Suppose that we have two images that we want to co-register or one image that we want to register to earth:

First step is to remove the errors in each image both geometrically and radiometrically. Each image has some geometric errors due to:

  • Earth rotation
  • Scan time skew
  • Aspect ratio
  • Panoramic effect (bowtie error)
  • Earth curvature

These errors will cause the pixels to drift during image acquisition and so will effect radiometric information. So when we are removing (transferring the pixels to their correct position in image) these geometric errors, we should do radiometric interpolation, too. Radiometric interpolation can be done through:

  • Bilinear interpolation
  • Bicubic interpolation
  • Nearest Neighbor

Also if the two images have different sizes, we should resize them in this step through the above interpolation techniques.

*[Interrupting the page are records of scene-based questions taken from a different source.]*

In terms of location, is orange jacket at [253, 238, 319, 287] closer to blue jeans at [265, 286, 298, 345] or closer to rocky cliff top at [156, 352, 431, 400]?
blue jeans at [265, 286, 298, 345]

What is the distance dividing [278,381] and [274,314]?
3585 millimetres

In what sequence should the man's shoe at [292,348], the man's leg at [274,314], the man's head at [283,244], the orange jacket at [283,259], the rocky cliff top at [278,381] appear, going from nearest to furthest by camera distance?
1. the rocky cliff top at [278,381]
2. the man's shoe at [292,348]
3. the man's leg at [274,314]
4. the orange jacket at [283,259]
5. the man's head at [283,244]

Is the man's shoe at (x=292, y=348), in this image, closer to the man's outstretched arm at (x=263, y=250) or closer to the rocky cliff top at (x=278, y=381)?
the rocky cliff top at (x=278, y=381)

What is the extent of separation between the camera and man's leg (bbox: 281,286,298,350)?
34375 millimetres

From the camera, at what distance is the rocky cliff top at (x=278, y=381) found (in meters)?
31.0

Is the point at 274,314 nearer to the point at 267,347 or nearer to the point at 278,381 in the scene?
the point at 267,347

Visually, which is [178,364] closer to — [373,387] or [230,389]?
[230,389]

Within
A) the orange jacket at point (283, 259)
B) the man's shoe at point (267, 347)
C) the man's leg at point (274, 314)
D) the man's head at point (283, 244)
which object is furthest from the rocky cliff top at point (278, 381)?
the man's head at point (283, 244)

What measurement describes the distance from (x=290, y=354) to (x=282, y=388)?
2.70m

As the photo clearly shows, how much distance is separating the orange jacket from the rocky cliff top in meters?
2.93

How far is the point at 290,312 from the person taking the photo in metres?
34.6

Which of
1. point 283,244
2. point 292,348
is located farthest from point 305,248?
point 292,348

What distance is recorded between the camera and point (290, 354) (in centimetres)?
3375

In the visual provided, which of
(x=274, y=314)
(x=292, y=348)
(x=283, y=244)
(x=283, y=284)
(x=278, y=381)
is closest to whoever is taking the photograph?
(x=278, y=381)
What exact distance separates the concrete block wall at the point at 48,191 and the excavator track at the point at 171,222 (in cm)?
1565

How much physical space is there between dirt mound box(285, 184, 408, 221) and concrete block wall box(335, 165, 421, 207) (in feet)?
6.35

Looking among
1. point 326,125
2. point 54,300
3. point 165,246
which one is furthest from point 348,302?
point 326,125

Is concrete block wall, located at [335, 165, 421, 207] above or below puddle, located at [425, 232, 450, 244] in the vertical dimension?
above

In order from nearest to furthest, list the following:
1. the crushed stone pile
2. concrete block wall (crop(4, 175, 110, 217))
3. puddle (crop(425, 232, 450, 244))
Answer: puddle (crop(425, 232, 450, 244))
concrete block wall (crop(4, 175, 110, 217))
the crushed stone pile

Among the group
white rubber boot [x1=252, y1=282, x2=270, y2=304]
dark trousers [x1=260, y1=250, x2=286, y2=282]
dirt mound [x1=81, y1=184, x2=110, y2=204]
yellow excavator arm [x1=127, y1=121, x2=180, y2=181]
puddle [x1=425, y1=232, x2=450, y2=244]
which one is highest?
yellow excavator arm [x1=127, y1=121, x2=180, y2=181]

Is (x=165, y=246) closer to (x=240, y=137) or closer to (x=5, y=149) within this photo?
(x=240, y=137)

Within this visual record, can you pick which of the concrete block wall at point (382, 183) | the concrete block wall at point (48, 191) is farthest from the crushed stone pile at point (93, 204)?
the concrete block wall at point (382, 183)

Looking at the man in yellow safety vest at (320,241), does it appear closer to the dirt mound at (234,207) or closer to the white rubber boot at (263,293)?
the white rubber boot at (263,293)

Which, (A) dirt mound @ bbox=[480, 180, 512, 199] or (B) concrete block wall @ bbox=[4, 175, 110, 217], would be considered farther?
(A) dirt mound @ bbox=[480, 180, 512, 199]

Second step is to co-register (determining the mathematical transformation between two image) the images. This can be done through different ways. One of them is to register both images to earth. When both images are registered to earth (the same reference system), they'll be coregistered to each other.
Different mathematical models are used for registeration based on different factors including the type of the sensor that is used to acquire the images. One of them that is used in HRSI images is terrain independent RPC coefficients

Thus we always remove the errors in each image first (calibration of each image) and then co-register them. This is true for all kinds of images in remote sensing including PolSAR, InSAR, Hyperspectral and Multispectral images.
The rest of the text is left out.